Journal List > J Nutr Health > v.51(1) > 1081560

J Nutr Health. 2018 Feb;51(1):60-72. Korean.
Published online February 28, 2018.  https://doi.org/10.4163/jnh.2018.51.1.60
© 2018 The Korean Nutrition Society
Analysis of comparisons of eating-out, dietary lifestyles, and healthy dietary competencies among middle-aged consumers according to obesity status and gender for implications of consumer education
Jong Ok Park
Department of Consumer Science, Chungbuk National University, Cheongju, Chungbuk 28644, Korea.

To whom correspondence should be addressed. tel: +82-43-261-2744, Email: nekoyaon@snu.ac.kr
Received November 07, 2017; Revised November 27, 2017; Accepted December 04, 2017.
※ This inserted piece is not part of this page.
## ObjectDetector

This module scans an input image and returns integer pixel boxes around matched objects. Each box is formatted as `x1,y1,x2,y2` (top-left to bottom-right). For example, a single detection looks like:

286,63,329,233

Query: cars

This is an Open Access article distributed under the terms of the Creative Commons Attribution Non-Commercial License (http://creativecommons.org/licenses/by-nc/3.0/) which permits unrestricted non-commercial use, distribution, and reproduction in any medium, provided the original work is properly cited.


Abstract

Purpose

The purpose of this study was to determine differences in eating-out, dietary life styles, and healthy dietary competencies among middle-aged consumers according to obesity status and gender for implications of consumer education.

Methods

Data were drawn from the 2016 Food Consumption Behavior Survey, and 3,022 subjects (mail 1,388; female 1,634) who were middle-aged adults were investigated. Analysis of variance with Scheffé test, t-test, χ2-test, and factor analysis were performed using SPSS v.24.

Results

Males showed less interest in diet than females. For both males and females, higher BMI degrees were associated with higher levels of interest in diet. For frequency, monthly average consumption expenditure, one-time cost for eating out, and drinking frequency, males showed higher levels than females. Especially for the male group, higher obesity status was associated with higher levels of eating out and drinking. Dietary lifestyles of males and females turned out to be very similar. For the male group, normal weight group was more likely to show ‘health and high quality pursuit dietary life-style’ than the other groups. For females, the normal weight group were more likely to show ‘health and high quality pursuit dietary life-style’ and ‘safety pursuit dietary life-style’ than the other groups. The level of ‘healthy dietary competence’ for females was found to be higher than that for males. For the female group, there were significant differences according to obesity status, and practice was more important than knowledge in determining a healthy dietary life.

Conclusion

For dietary life-related education for obese middle-aged consumers, it is important to emphasize less eating-out and drinking and less overeating while eating-out based on the results that eating-out, drinking, and overeating in the obesity group were significantly higher than in the normal group. It is important to focus on the value of dietary life and diverse foods, based on the results that the obesity group was less likely to be have healthy dietary lifestyles and consume less diverse foods than the normal group.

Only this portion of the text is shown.